I can find docs that it's implemented using B-tree, in our case: each key in the B-tree is a 4-tuple: ( column1, column2, column3, column4) where the ordering relation of such tuples are defined to be lexical order.

then for the above query, assuming our order is (owner_id, create_time, latitude, longitude), I guess oracle would first need to binary search to the point ( o1, t1, l1,ll1), for this operation, the index is indeed useful. but next, we need to find the ending point of this first interium: we need to find (o1,t1, l1, ll2 ), this can be done by binary search too.

next, we need to find the next section that satisfies the condition, so we need to find (o1, t1, lx, ll1 ) where lx is the next value larger than l1, we could find this by binary search too. but in our case, it's very likely that for the same latitude, there can be no more than 1 longitude, so here binary search is not more effective than linear scan.
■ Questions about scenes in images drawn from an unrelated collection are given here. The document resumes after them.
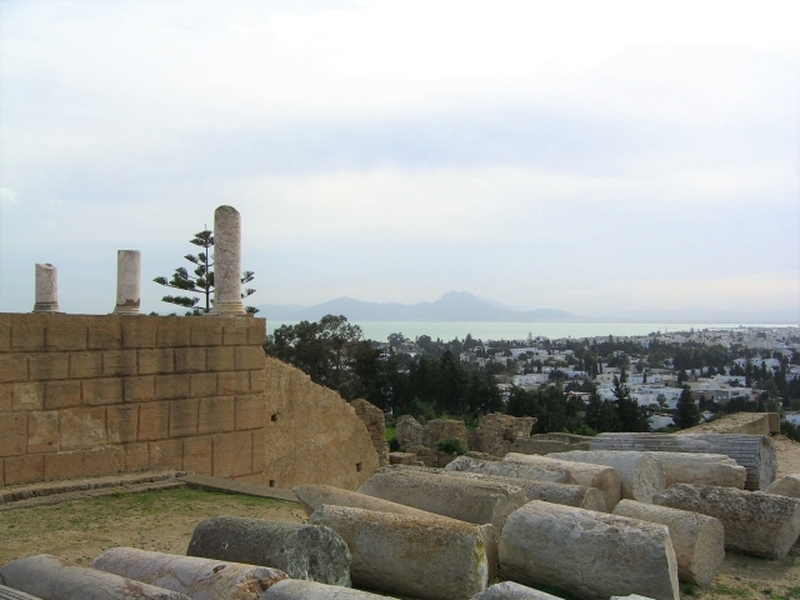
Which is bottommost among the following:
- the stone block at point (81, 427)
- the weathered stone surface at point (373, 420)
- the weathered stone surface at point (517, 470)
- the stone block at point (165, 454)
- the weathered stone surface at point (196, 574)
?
the weathered stone surface at point (373, 420)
following this spirit, it seems that we should put the column with a small value range cardinality first, in this case, create_time, if our points are created on only a few days. also if we never do range conditions, but only equals (=) conditions, then it does not matter which column is first, right?

to make it clearer, here is a simpler example:

let's say I have 2 columns, X, and Y

in the db, values for both are [1,2,....100], so we have 100x100 rows

my query is

select * from mytable where X > 34 and X < 78 and Y > 12 and Y < 15;

say our index is on (X, Y), so the comparison rule between 2 values are

v1 < v2 <=====>  v1.x < v2.x || v1.x == v2.x && v1.y < v2.y

given the above ordering rule, we can see that the values in the index are arranged in serial like (values for x,y):

1,1, 1,2 1,3 .... 1,100     
2,1  2,2 2,3 ......2,100
.....
100,1 100,2 ....... 100,100

now , to search for the values in the query, the B-Tree traversal needs to locate (78-34-1) intervals, hence (78-34-1)*2 lookup (1 for the beginning one for the end locations), not just 2 lookups.

so if we have higher dimensions, the interval counts increases exponentially with the number of dimensions, so indexing may not be useful anymore ------ this is my concern

thanks a lot Yang

James A Mohler
  • 11,060
  • 15
  • 46
  • 72
teddy teddy
  • 3,025
  • 6
  • 31
  • 48

5 Answers5

9

If your only goal is to create an index to optimize this query, you'd prefer that the columns in the composite index be ordered with the most selective column first. If the predicates on latitude eliminate substantially more rows than the other predicates, it will be more efficient to have that column first. If the predicates on owner_id eliminate substantially more rows than the other predicates, it will be more efficient to have that column first.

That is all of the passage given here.